Three U.S. Marines were killed when their convoy hit a roadside bomb on Monday near the main U.S. air base in Afghanistan, U.S. officials have confirmed. The Taliban claimed responsibility for the attack. The U.S. military corrected on Tuesday its initial report on the incident, saying an Afghan contractor working with the U.S. forces and initially reported dead was in fact alive.
The U.S. and NATO Resolute Support mission said thenear the Bagram Air Base, north of Kabul, while three others were wounded in the explosion. The base in Bagram district serves as the main U.S. air facility in the country.
The wounded were evacuated and were receiving medical care, the statement said. It added that in accordance with U.S. Department of Defense policy, the names of service members killed in action were being withheld until after the notification of next of kin.
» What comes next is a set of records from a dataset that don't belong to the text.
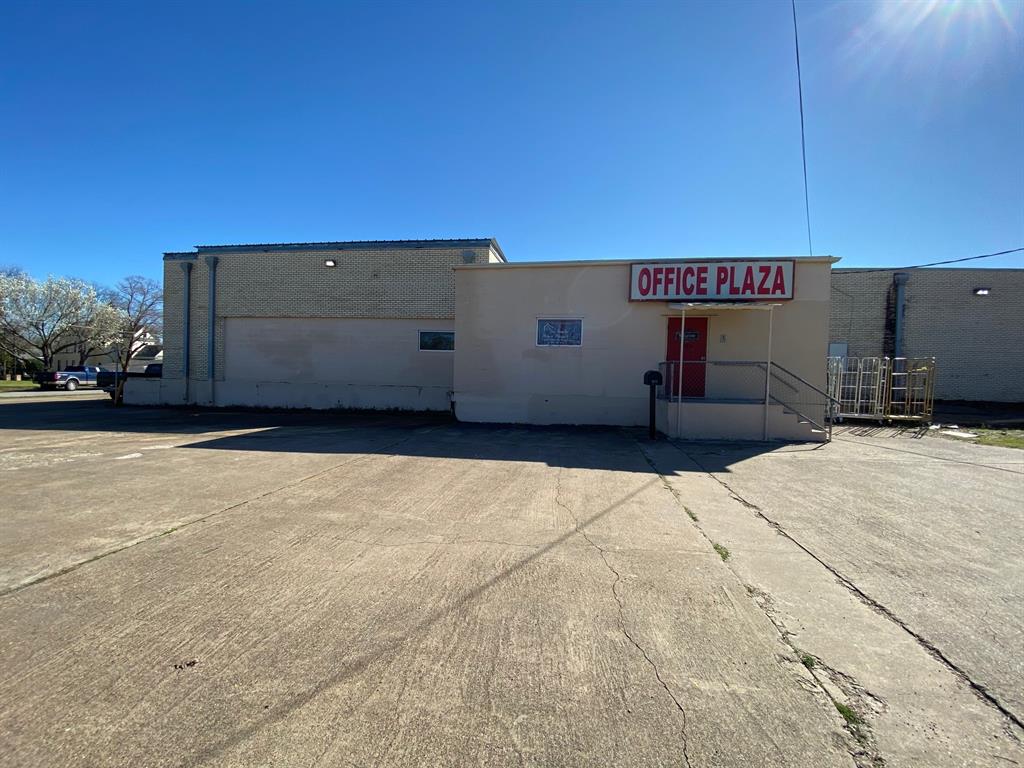 632 N Rockwall Avenue — photo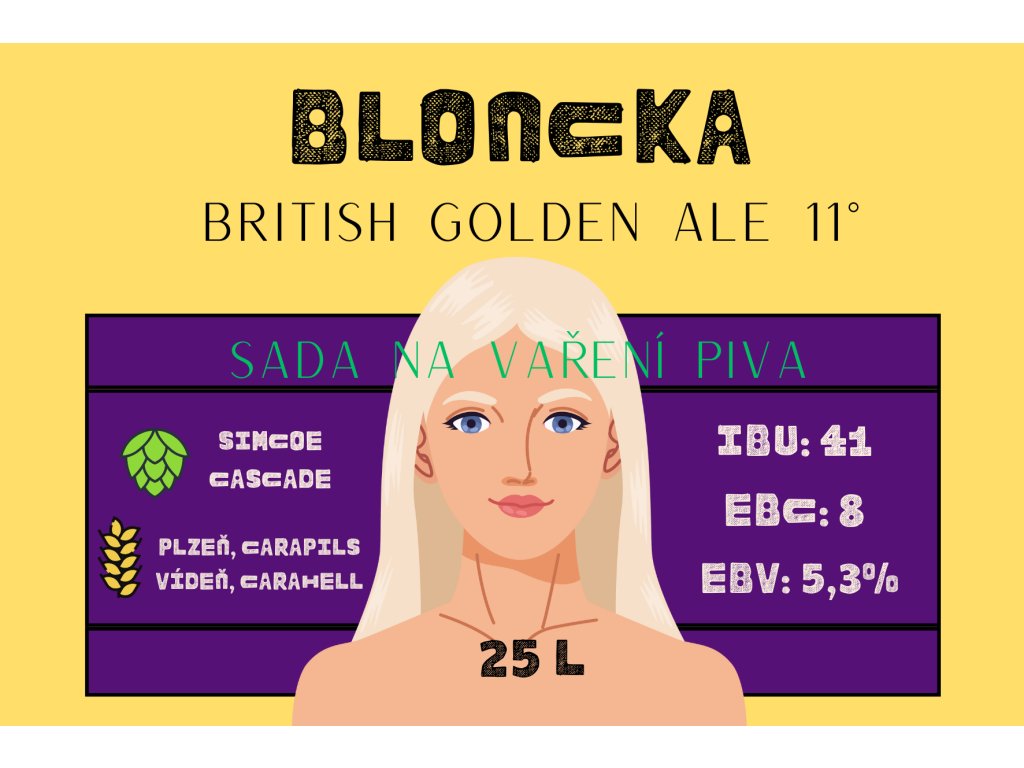 Produktovky sady na pivo (1)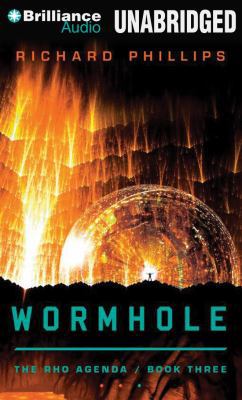 Wormhole 1469218127 Book Cover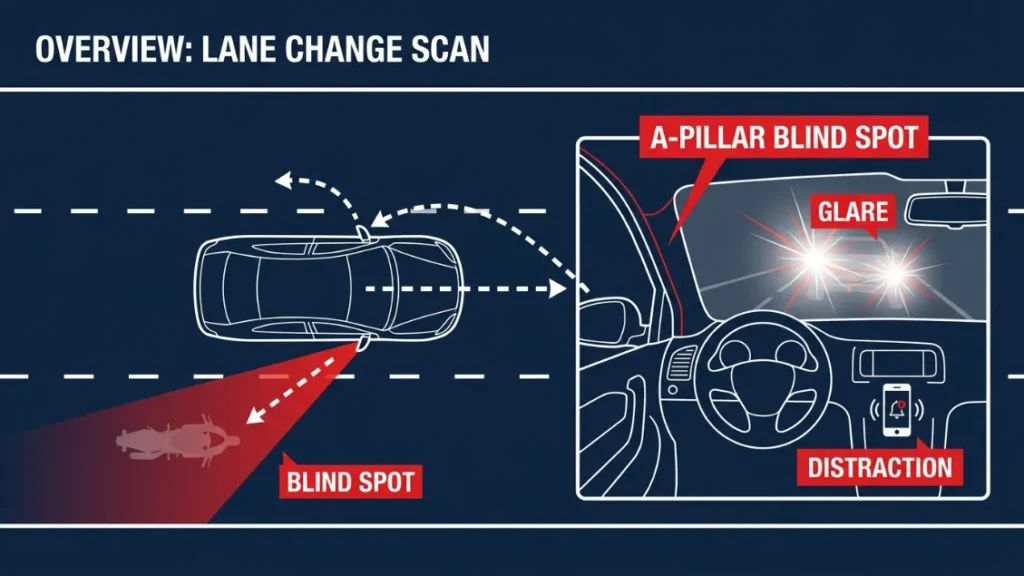 Why the Driver’s Side Left Corner Is One of the Worst Mounting Spots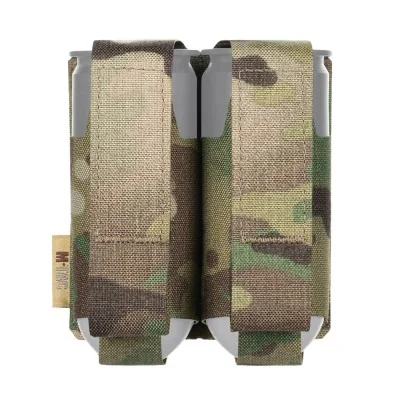 Poche 2 Grenade 40mm M-Tac Multicam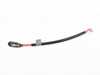 ES#30111 - 12421436547 - E46 Cable Alternator-Starter - Genuine BMW - BMW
"The contractor who was reported as killed, is alive," the U.S.-led military operation in Afghanistan, Operation Resolute Support, said in a statement released Tuesday. "The contractor, an Afghan citizen, was initially treated along with other injured civilians, later identified as a contractor and treated at Bagram Airfield."
The fatalities, which bring to seven the number of U.S. soldiers killed so far this year in Afghanistan, underscore the difficulties in bringing peace to the war-wrecked country even as Washington has stepped up efforts to find a way to end the 17-year war, America's longest.
There are about 14,000 U.S. forces in Afghanistan, supporting embattled Afghan forces as they struggle on two fronts — facing a resurgent Taliban who now hold sway over almost half the country and also the Islamic State affiliate, which has sought to expand its footprint in Afghanistan even as its self-proclaimed "caliphate" has crumbled in Syria and Iraq.
Last year, 13 U.S. service members were killed in Afghanistan.
The Taliban have continued to carry out daily attacks on Afghan security forces despite holding several rounds of peace talks with the United States in recent months. The Taliban have refused to meet with the Afghan government, which they view as a U.S. puppet.
Meanwhile, the Taliban have agreed to take part in an all-Afghan gathering later this month in Qatar, where the insurgents maintain a political office. But the Taliban say they will not recognize any government official attending the gathering as a representative of the Kabul government, only as an individual Afghan participant.